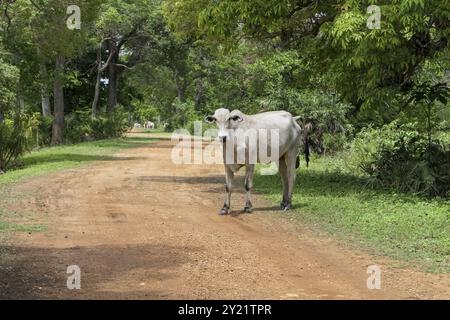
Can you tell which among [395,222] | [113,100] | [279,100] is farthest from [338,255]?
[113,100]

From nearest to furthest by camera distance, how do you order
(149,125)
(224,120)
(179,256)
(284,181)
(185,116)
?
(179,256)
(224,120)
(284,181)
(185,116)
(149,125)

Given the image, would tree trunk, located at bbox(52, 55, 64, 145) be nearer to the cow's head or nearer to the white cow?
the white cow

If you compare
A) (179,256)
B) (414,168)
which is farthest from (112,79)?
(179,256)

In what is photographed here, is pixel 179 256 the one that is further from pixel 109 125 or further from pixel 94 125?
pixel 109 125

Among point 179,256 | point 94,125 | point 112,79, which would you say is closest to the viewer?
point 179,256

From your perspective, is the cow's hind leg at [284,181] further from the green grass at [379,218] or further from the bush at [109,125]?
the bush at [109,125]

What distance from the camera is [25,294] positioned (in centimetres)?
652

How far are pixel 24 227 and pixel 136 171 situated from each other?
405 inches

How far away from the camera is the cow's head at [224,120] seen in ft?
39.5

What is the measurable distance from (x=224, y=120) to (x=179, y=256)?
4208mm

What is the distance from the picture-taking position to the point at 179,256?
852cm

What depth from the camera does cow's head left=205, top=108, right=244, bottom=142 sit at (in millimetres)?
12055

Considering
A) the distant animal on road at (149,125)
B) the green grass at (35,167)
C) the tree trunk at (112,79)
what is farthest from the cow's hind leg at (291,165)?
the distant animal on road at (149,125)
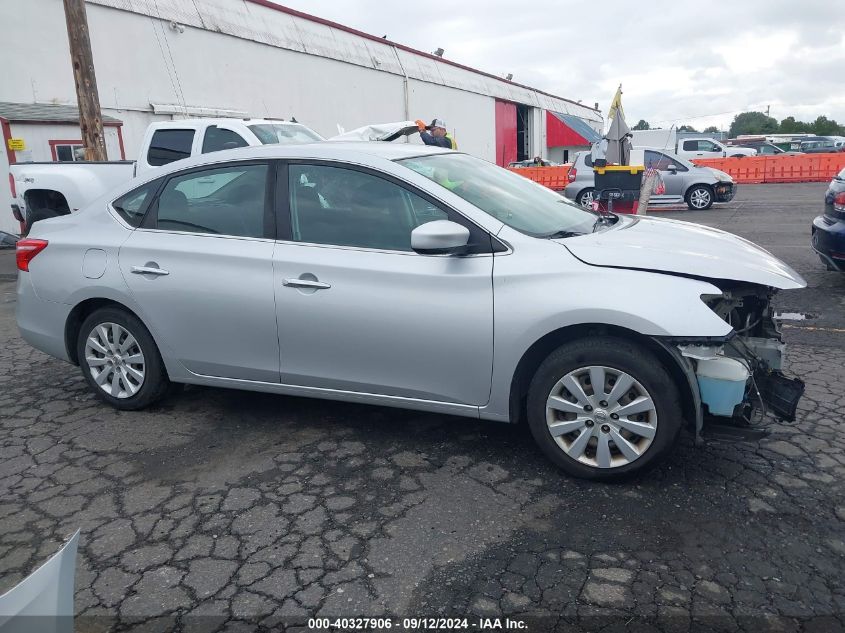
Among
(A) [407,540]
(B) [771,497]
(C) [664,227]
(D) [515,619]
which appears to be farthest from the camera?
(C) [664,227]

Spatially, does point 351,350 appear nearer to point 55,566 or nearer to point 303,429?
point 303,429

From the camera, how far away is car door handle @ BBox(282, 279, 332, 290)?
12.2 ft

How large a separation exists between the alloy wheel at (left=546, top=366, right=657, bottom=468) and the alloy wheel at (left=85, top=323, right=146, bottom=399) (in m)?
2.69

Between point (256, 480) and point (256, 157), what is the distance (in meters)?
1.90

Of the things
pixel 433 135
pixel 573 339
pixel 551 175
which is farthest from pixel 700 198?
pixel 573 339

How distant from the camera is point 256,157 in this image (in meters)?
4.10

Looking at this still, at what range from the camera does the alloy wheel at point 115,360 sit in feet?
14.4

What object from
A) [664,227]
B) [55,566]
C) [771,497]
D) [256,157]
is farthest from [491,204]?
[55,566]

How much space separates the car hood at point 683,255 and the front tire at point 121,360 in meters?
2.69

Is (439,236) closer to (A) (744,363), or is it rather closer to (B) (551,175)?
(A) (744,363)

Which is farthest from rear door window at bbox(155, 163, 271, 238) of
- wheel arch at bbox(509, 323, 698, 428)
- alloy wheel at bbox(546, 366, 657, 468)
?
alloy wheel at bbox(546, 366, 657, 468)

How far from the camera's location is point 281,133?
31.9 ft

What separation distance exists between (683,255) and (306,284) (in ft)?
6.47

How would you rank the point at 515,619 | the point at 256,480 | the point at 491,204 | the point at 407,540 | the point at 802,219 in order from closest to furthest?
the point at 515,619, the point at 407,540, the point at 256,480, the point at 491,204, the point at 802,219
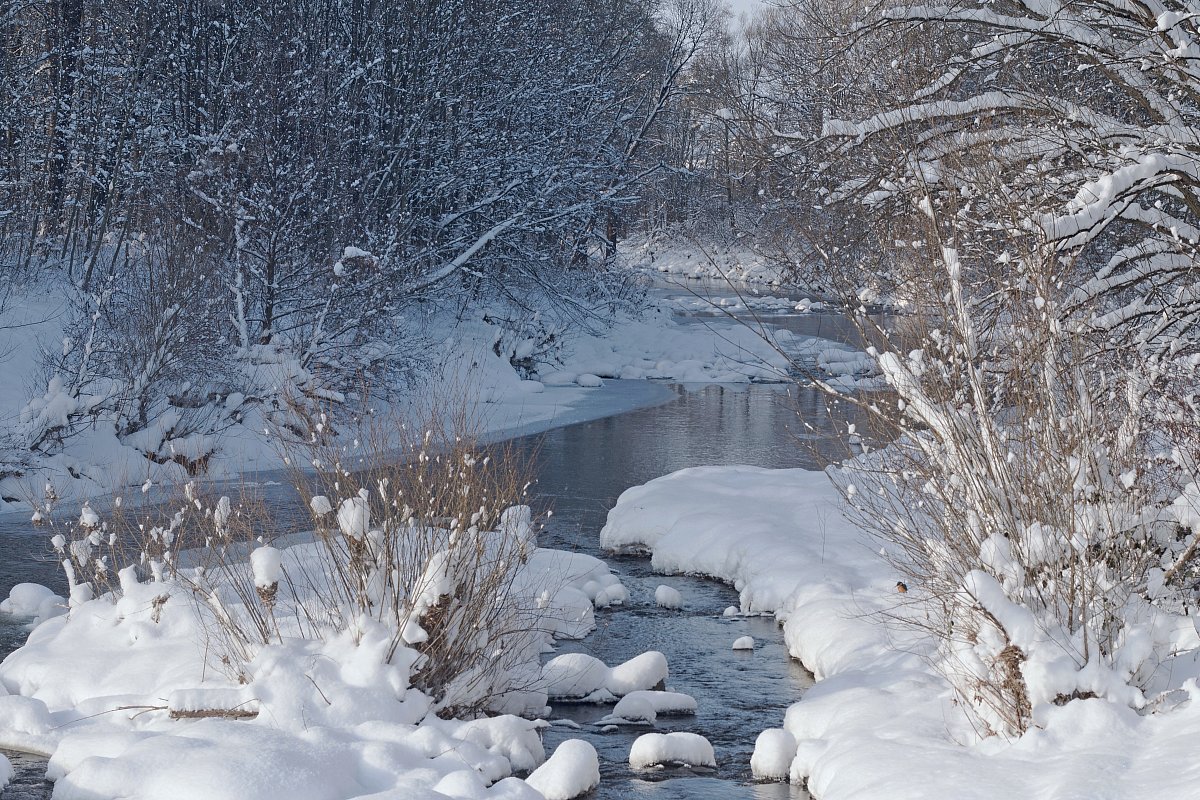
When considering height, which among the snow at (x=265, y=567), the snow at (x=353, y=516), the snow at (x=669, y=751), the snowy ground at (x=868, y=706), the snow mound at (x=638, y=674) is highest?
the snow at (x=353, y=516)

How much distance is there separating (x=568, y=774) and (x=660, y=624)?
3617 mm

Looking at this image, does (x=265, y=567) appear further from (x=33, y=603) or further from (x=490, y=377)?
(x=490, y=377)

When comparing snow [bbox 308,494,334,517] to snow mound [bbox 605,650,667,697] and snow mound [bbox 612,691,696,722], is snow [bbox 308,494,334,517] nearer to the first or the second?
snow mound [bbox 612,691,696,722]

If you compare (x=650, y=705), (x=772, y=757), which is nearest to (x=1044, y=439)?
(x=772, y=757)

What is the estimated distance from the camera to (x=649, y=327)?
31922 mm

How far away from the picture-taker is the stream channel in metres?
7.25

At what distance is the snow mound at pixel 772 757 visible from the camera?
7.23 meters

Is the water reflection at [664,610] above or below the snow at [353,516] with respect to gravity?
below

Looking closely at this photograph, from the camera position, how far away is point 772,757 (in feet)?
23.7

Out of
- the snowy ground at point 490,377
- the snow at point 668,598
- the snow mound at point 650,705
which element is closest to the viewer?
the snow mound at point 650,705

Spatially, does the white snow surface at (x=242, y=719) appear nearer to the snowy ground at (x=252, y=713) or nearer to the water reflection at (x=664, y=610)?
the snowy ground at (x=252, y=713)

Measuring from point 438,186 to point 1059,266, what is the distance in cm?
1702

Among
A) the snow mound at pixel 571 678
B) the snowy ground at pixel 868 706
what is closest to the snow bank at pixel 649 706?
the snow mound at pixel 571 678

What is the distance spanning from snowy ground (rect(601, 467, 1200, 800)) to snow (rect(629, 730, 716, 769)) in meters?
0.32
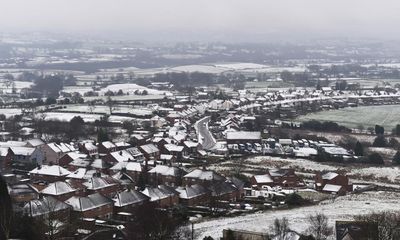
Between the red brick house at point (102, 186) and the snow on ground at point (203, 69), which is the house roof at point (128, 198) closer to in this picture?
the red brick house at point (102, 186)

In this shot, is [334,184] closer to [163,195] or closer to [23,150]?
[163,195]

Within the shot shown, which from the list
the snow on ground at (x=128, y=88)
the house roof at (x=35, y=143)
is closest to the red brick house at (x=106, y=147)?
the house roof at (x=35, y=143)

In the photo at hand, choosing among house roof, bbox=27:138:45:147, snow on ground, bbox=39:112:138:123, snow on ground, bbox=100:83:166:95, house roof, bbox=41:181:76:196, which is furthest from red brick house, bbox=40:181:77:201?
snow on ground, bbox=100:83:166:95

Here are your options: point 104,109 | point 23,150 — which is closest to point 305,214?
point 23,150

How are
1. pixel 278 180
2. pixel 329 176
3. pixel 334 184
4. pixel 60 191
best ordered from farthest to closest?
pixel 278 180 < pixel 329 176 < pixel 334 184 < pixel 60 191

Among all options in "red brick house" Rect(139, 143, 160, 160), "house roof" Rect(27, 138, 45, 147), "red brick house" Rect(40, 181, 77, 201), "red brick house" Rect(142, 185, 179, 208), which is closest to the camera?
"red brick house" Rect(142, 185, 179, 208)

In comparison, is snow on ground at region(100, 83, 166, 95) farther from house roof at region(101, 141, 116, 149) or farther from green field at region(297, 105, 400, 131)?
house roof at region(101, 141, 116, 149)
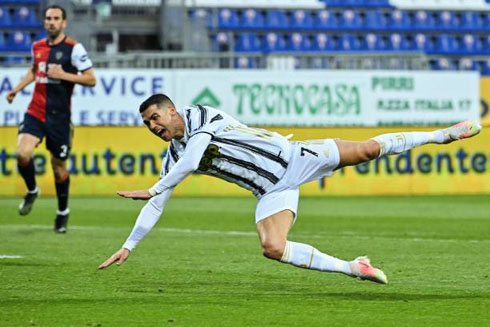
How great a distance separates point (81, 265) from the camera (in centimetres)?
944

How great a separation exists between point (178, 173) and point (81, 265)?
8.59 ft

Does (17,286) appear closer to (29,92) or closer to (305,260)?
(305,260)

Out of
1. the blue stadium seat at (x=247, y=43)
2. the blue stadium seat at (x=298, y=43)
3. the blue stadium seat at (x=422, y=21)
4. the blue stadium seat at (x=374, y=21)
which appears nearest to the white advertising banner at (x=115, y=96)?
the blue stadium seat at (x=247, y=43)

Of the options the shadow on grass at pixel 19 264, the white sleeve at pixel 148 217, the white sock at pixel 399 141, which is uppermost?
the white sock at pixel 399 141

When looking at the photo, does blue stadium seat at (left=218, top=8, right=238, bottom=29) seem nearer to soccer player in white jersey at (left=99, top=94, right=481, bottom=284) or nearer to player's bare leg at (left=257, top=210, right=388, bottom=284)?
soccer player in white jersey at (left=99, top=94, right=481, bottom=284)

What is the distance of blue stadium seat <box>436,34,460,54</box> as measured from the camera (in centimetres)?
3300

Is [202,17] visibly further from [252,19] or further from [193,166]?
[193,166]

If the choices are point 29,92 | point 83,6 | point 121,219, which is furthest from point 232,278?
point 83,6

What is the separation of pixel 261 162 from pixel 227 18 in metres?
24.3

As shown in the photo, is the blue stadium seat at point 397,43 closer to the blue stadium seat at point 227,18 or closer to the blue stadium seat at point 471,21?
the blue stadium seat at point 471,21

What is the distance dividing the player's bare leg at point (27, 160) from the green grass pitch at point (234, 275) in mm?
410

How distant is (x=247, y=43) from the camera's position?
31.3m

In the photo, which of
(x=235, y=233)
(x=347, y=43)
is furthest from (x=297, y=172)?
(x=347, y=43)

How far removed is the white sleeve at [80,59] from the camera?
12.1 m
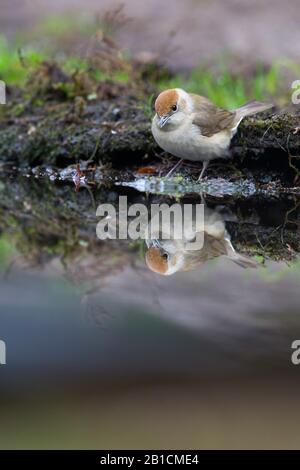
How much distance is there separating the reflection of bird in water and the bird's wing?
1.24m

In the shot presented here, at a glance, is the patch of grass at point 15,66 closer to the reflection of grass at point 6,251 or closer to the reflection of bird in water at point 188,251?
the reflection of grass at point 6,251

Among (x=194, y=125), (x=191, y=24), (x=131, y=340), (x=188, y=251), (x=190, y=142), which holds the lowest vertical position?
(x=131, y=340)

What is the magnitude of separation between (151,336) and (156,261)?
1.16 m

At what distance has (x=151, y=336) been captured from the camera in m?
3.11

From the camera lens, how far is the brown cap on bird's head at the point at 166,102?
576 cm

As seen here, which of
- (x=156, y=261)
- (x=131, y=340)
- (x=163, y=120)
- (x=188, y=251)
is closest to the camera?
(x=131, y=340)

= = = =

Required work. Copy the items word for word, starting with the line that contains "How would you" and going on through the line that contains "7.23 meters", and omit the pictures.

In response.
How would you rank the point at 515,619 | the point at 256,480 | the point at 491,204 | the point at 407,540 | the point at 802,219 in order from closest to furthest?
the point at 515,619, the point at 407,540, the point at 256,480, the point at 491,204, the point at 802,219
When considering height, which among the snow at (x=265, y=567), the snow at (x=353, y=516), the snow at (x=669, y=751), the snowy ground at (x=868, y=706), the snow mound at (x=638, y=674) is highest?
the snow at (x=353, y=516)

How much distance is there separating (x=568, y=774) and (x=660, y=624)?
3617 mm

Looking at this image, does (x=265, y=567) appear further from (x=33, y=603) or further from (x=490, y=377)?
(x=490, y=377)

When comparing snow [bbox 308,494,334,517] to snow mound [bbox 605,650,667,697] and snow mound [bbox 612,691,696,722], is snow [bbox 308,494,334,517] nearer to the first or the second?
snow mound [bbox 612,691,696,722]

If you compare (x=650, y=705), (x=772, y=757), which is nearest to (x=1044, y=439)?
(x=772, y=757)

What is the estimated distance from the camera to (x=649, y=327)?
31922 mm

How far away from the picture-taker is the stream channel in metres?
7.25

At what distance is the snow mound at pixel 772 757 visible from the camera?
7.23 meters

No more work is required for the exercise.